I found this very annoying when testing for #Fedora-qa where there was a
long delay on reboot as the updates were applied.
Automatic downloads can be turned off when not wanted:.
It can a risk to leave them turned off in a non-testing environment.
On 12/28/2013 5:30 PM, Adam Williamson wrote:
On Sat, 2013-12-28 at 20:36 +0000, Naheem Zaffar wrote:
> The default notification required a reboot to action.
> (If you ingore it and shutdown, the updates will not be carried out or
> prompted at next boot).
> An issue is that even though you dont hve to reboot straight away,
> knowing that there are updates that need to be applied through
> rebooting is itself a nag. Too many and people will get desensitised
> to the need to apply updates and that is IMO a bad thing.
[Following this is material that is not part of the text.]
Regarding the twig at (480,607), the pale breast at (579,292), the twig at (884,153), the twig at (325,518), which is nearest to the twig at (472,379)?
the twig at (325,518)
> Knowing that your system is not up to date can also cause a feel of
> unease when using the system.
> Updates are important but there is a social aspect to them too.
> physical notification should be on a weekly basis and upon booting the
> system they should be automatically applied or a prompt given so that
> you can apply them and not boot, then reboot to get the updates.
This is actually already how it works, or how it's designed to. It's not
hard to confirm: read the settings in dconf
org.gnome.settings-daemon.plugins.updates . It notifies of non-security
updates once a week, and security updates immediately.